### COMPLETE O SEGUINTE
[A] Com base no texto sobre o Parque da Cidade do Porto, responda:
(i) Que associação subscreveu e apoiou desde o início os objectivos do Movimento pelo Parque da Cidade?
(ii) Quantos metros quadrados de espaço verde público por habitante são indicados para Graz?
(iii) A que modelo se afirma publicamente que obedeceriam os cidadãos que defendem o Parque?
[B] Prossiga o texto sobre o Parque da Cidade do Porto a partir da sua última frase.

Os portuenses devem ser ouvidos sobre a evolução da sua cidade — antes, e não
depois, de terem sido decididas, assumidas ou consumadas as intervenções
significativas.
Por essa razão, Campo Aberto – Associação de Defesa do Ambiente subscreveu e apoiou
desde o início os objectivos do Movimento pelo Parque da Cidade, que está a
ponto de tornar-se um dos mais importantes sobressaltos cívicos na vida
portuense recente em matéria de ordenamento urbano.
A importância do que está em causa pode entender-se melhor à luz deste facto
simples: enquanto os espaços verdes públicos no Porto não chegam ainda aos dez
metros quadrados por habitante, a média europeia situa-se muito acima daquele
valor. Veja-se: 567 metros quadrados por habitante em Graz (Áustria) e 125 em
Viena; 29 em Bruxelas, 38 em Antuérpia, 56 em Glasgow, 34 em Atenas; na área
metropolitana de Barcelona, 89 metros quadrados por habitante; média europeia
das 58 maiores cidades (com excepção de Paris e Londres), 42 metros quadrados,
mais do quádruplo do valor estimado para o Porto! (cf. Urban Audit: Assessing
the Quality of Life of Europe’s Cities; estudo da Comissão Europeia efectuado
em 1998-1999; https://inforegio.cec.eu.int/urban/audit/).
Como poderá então tolerar-se qualquer diminuição do espaço prometido ou
legitimamente aguardado como espaço verde público? Como poderá aceitar-se
passivamente a mutilação de um bem precioso pela sua raridade, numa cidade que
tem crescido mal e de forma em muitos casos agressiva?
Tem sido publicamente afirmado que os cidadãos que se erguem em defesa do Parque o
fariam em obediência a um modelo ‘rural’ para o Porto. Perante a crueza dos
números referidos, esse argumento cai por si. Como qualquer espírito isento
reconhecerá, o empobrecimento contínuo do património vegetal da cidade, e
particularmente do seu património arbóreo público e não público — isso sim, é
anti-cidade. Urbe consolidada desde há muito, o Porto não necessita, para se
afirmar como cidade, de impor o betão onde ele não é necessário.

### MATERIAL FORNECIDO
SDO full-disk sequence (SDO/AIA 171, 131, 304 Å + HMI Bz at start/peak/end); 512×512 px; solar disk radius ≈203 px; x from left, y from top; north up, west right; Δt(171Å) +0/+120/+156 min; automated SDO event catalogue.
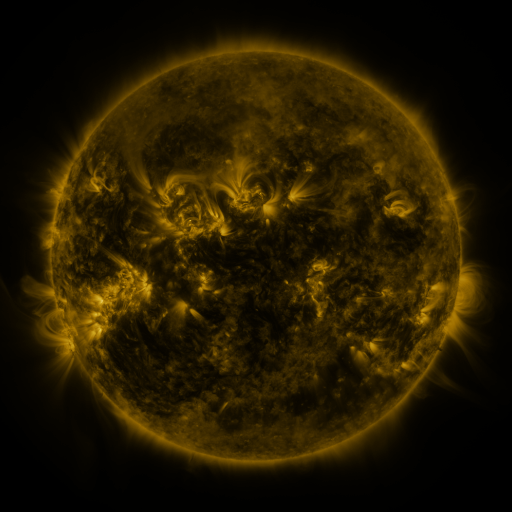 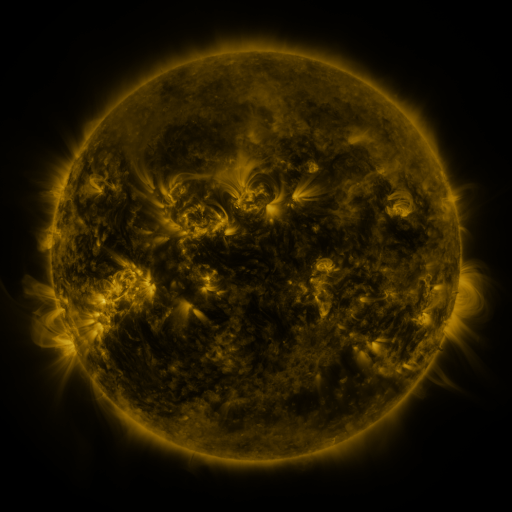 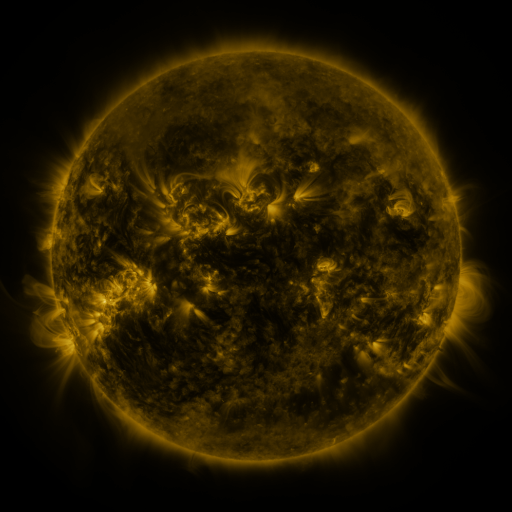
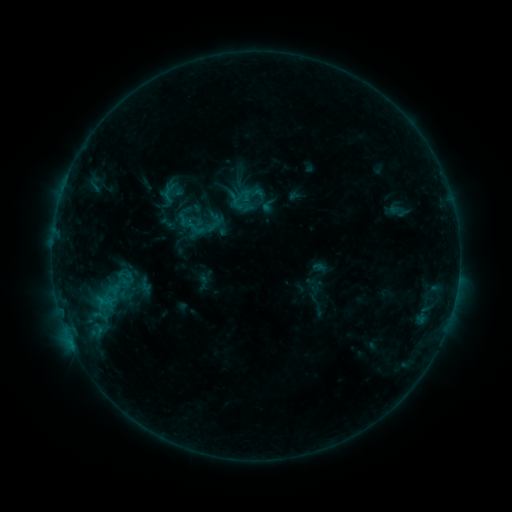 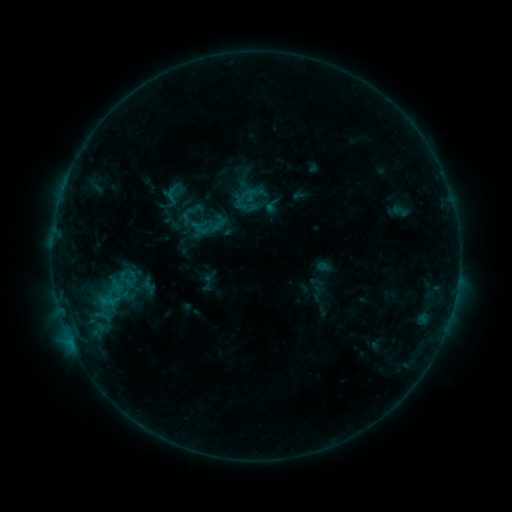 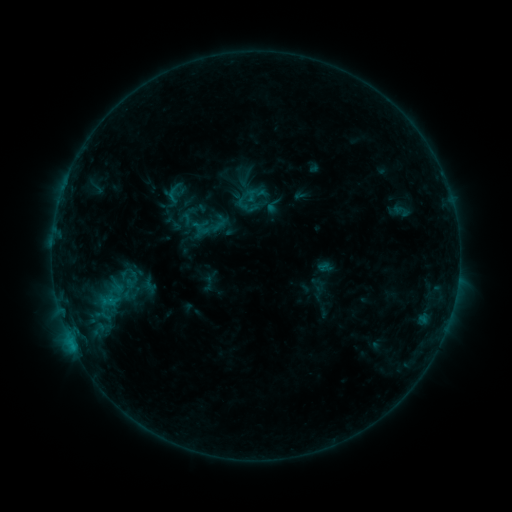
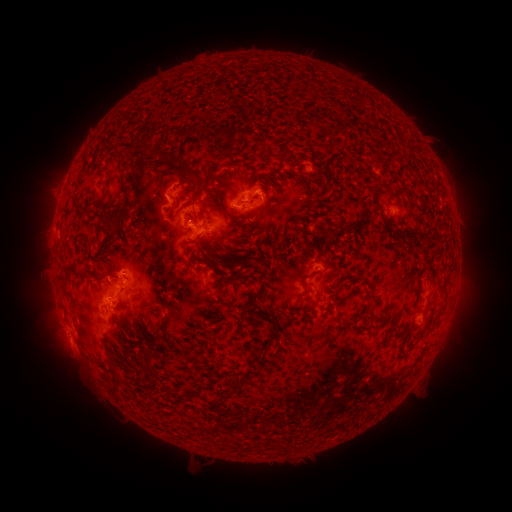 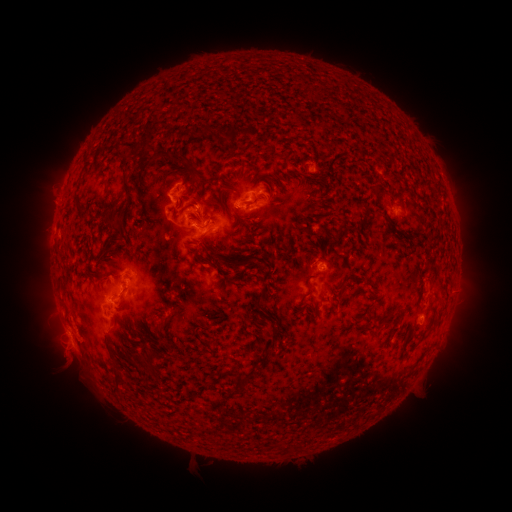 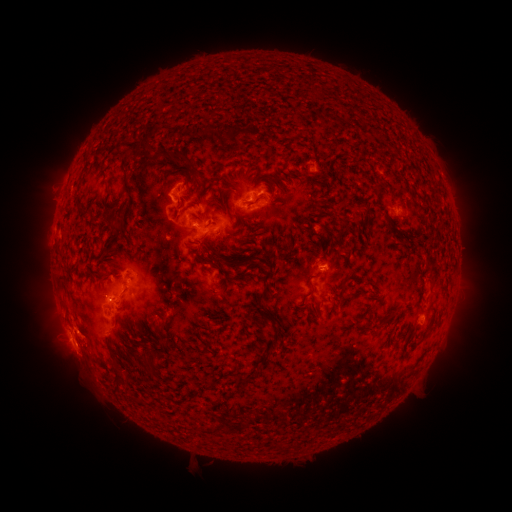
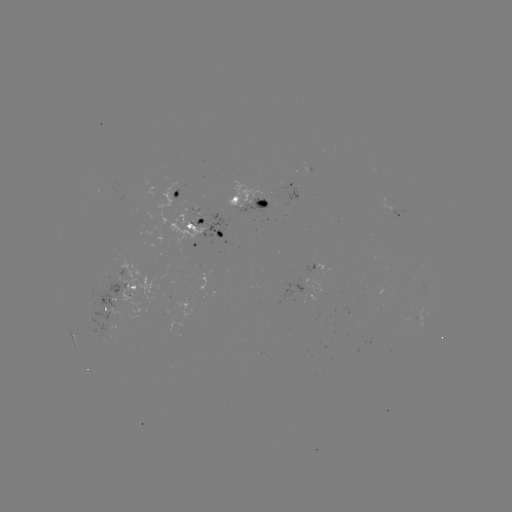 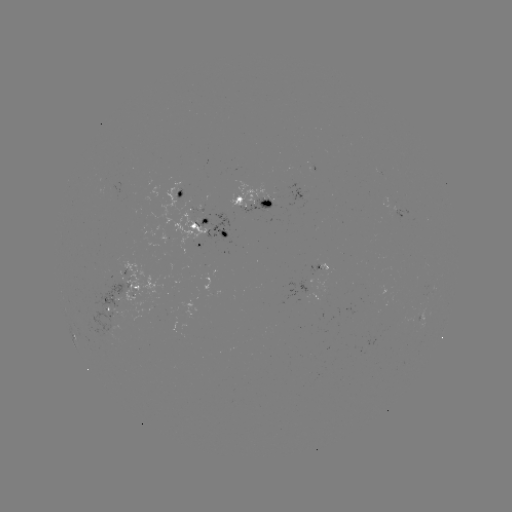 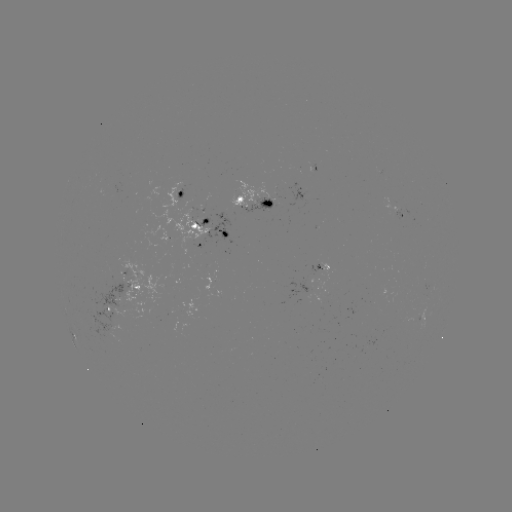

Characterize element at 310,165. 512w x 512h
emerging-flux region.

### RESPOSTAS POR TAREFA
[A]
(i) Campo Aberto – Associação de Defesa do Ambiente.
(ii) 567 metros quadrados por habitante.
(iii) A um modelo ‘rural’ para o Porto.

[B]
Pelo contrário, o que o Porto necessita actualmente é de reabilitar o seu espaço público, de abrir a cidade a outras funções que não apenas aquelas que dependem do edificado, e em especial de
preservar os seus espaços verdes, e até de criar novos parque e jardins. O que
decerto não precisa é de desfigurar, destruir ou empobrecer aqueles que já
possui, e certamente não o mais importante e utilizado de todos eles, ainda
recente e já ameaçado na sua integridade.
Afirmou-se também publicamente a necessidade de ‘densificar’ o Porto, como justificação
das chamadas ‘frentes urbanas’ do Parque. Invocando de maneira duvidosa o
exemplo prestigioso de Barcelona, deu-se a entender que urbanizar equivale a
edificar onde quer que haja um espaço ‘expectante’, sem atender à diminuição da
qualidade da vida urbana que daí resultaria. Viver numa cidade não significa —
ou não deveria significar — viver em zonas de tal modo densas que o cidadão
acaba por ser agredido em sua própria casa pelo ruído circundante, ou fora de
casa pela circulação saturada e caótica, pela impossibilidade de caminhar com
segurança pelas ruas e praças, de passear o seu bebé, de brincar com os filhos,
de se espraiar com os amigos, de se refugiar do bulício em praças, parques e
jardins acolhedores e abertos à cidade.
Foi-se ao ponto de invocar o centro histórico, cuja ‘densidade’ seria um exemplo que
autorizaria a via da ‘densificação’. Tal argumento revela ausência de
perspectiva histórica: o apinhado de casas e ruas do centro — cuja recuperação
é aliás urgente antes que seja totalmente gangrenado pelo abandono, decadência
e ruína — foi erguido quando o espaço não-urbano, o espaço apenas
semi-urbanizado ou ainda em grande parte rural, começava de imediato, andadas
apenas poucas centenas de metros. Hoje, com a malha muito mais cerrada de um
espaço urbanizado muito mais vasto e com um modo de vida muito mais esgotante,
a prioridade tornou-se definir e assegurar espaços de respiração e
descompressão, por forma a proporcionar aos habitantes uma protecção e um
abrigo perante condições de vida excessivamente artificializadas, que destroem
ostensiva ou imperceptivelmente a sua paz e a sua saúde e, afinal, a sua
possível felicidade.
Têm também alguns invocado o argumento financeiro, pretendendo convencer-nos de que
não é possível evitar sacrificar parte da área que naturalmente deveria
pertencer ao Parque, a pretexto de poderem ser pagos compromissos decorrentes
da sua criação. Tal argumento, porém, não colhe. Os portuenses não tiveram
acesso, até hoje, a dados claros que apoiem tal pretensão. Membros do próprio
executivo camarário afirmam desconhecer o que a possa justificar. Pode supor-se
que operações de honestidade e legalidade duvidosas poderão estar a condicionar
o destino do Parque. Admitindo, no entanto, o argumento, haveria sempre a
possibilidade de recorrer a outros terrenos do património municipal para saldar
tais compromissos. Por que razão haveria isso de ser feito à custa do próprio
Parque?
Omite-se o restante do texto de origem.